DESCRIPTION OF THE TASK →
Below are some records. Quote exactly the lines from the one that contains "Alexander og Isabel" through the last, both included, and leave out the pictures.

DATASET EXTRACT →
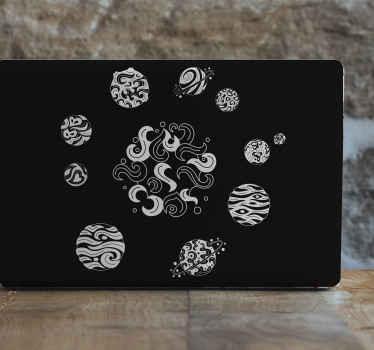 黒の背景を持つ曼荼羅太陽系ラップトップスキン。それはオリジナルで、耐久性があり、適用が簡単です。それはオリジナルで、耐久性があり、適用が簡単です。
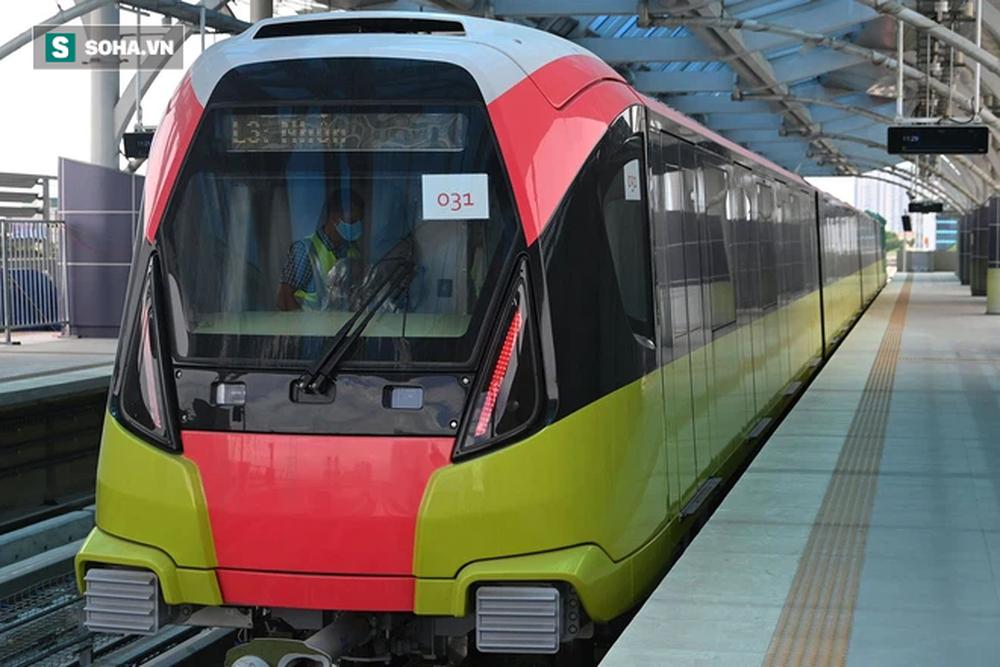 Hình ảnh đoàn tàu tuyến Metro hơn tỷ USD ở Hà Nội do Pháp thiết kế chạy thử nghiệm qua các nhà ga trên cao - Ảnh 5.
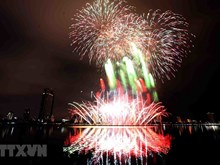 Feast of fireworks lights up Da Nang's night sky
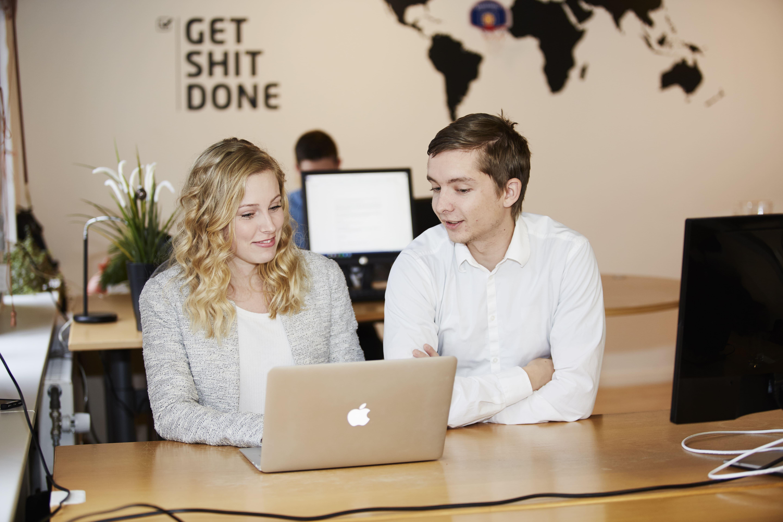 Alexander og Isabel sidder og taler om et konkret content marketing-projekt.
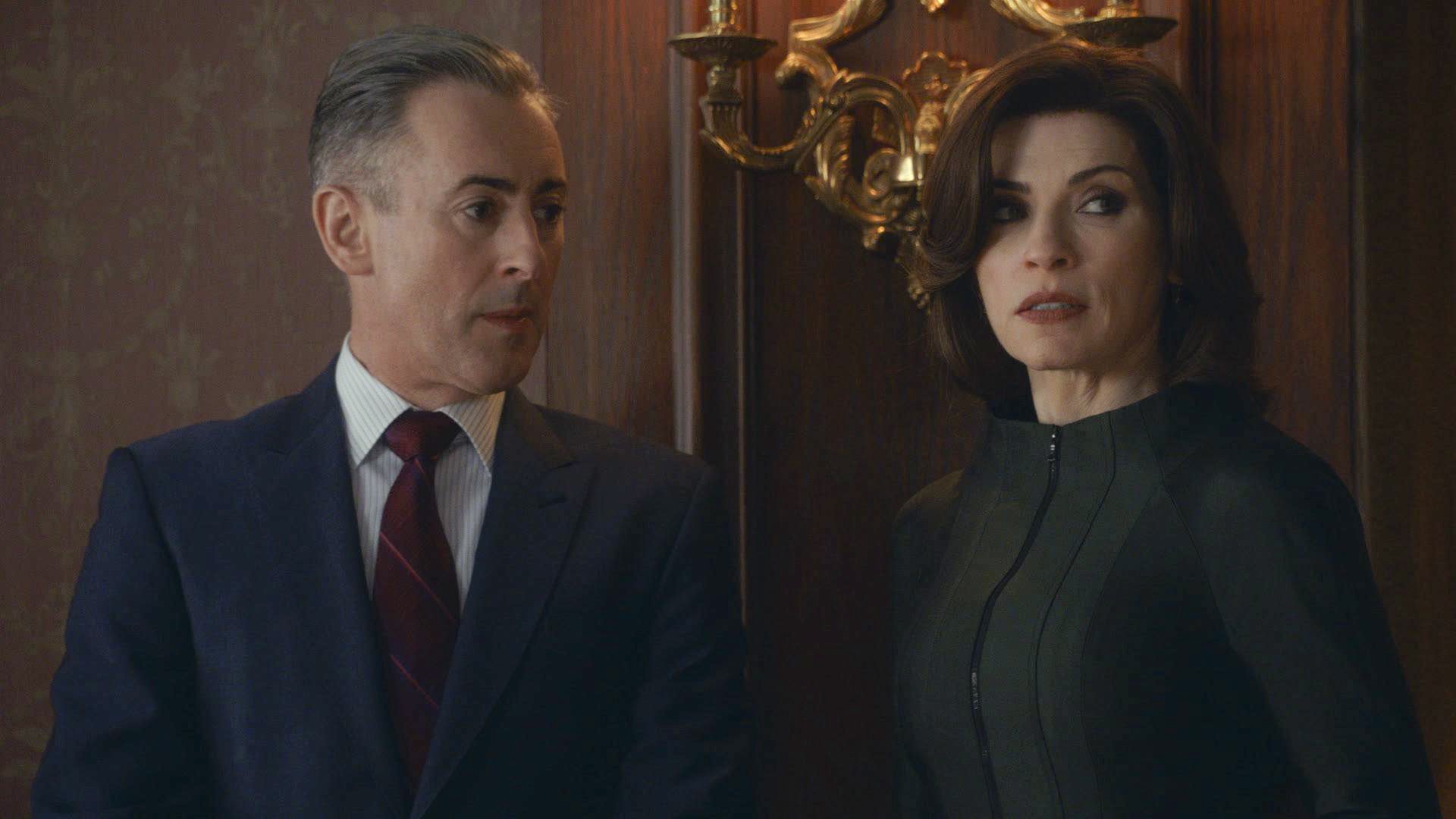 12. While At a Fundraiser as the Governor's Wife, Alicia Has Her Armor On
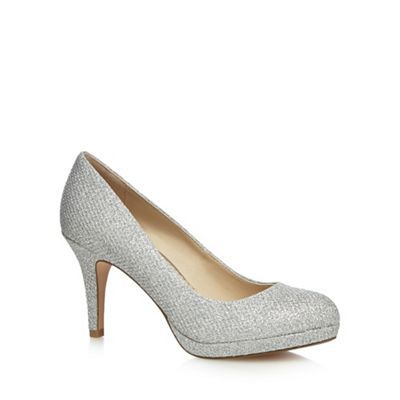 These high court shoes from Debut are perfect for adding a touch of elegance to various after-dark looks. The cushioned insoles, flattering almond toe shape finished with a textured silver glitter combines comfort and feminine style. Flash some evening sparkle and wear them under a pair of black wide leg trousers.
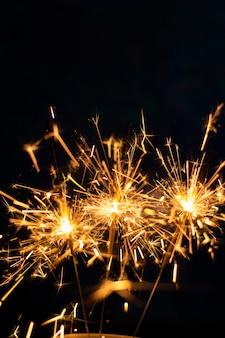Copy-space vuurwerk in de nacht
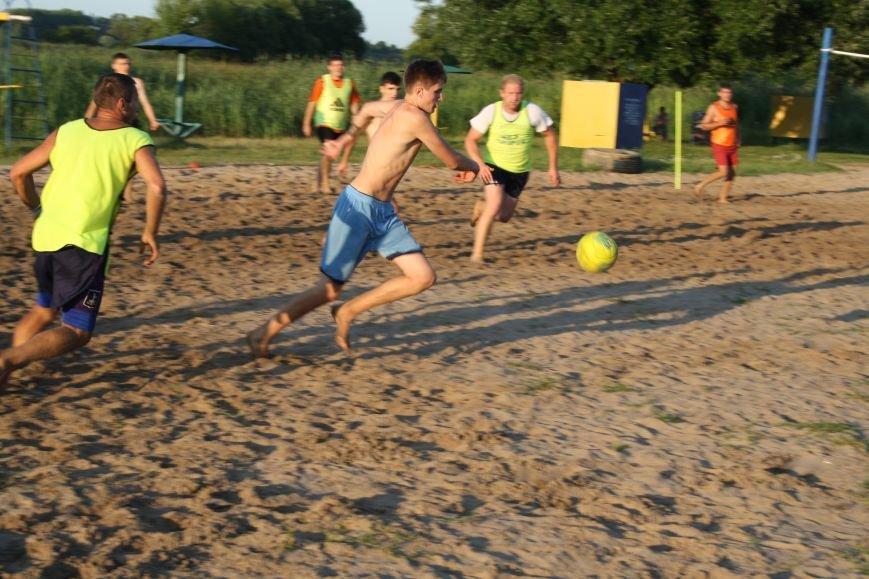 У Конотопі на змаганнях з пляжного футболу перемогла команда вулиці Лісового(ФОТО), фото-4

OUTPUT BELOW →
 Alexander og Isabel sidder og taler om et konkret content marketing-projekt.
 12. While At a Fundraiser as the Governor's Wife, Alicia Has Her Armor On
 These high court shoes from Debut are perfect for adding a touch of elegance to various after-dark looks. The cushioned insoles, flattering almond toe shape finished with a textured silver glitter combines comfort and feminine style. Flash some evening sparkle and wear them under a pair of black wide leg trousers.
Copy-space vuurwerk in de nacht
 У Конотопі на змаганнях з пляжного футболу перемогла команда вулиці Лісового(ФОТО), фото-4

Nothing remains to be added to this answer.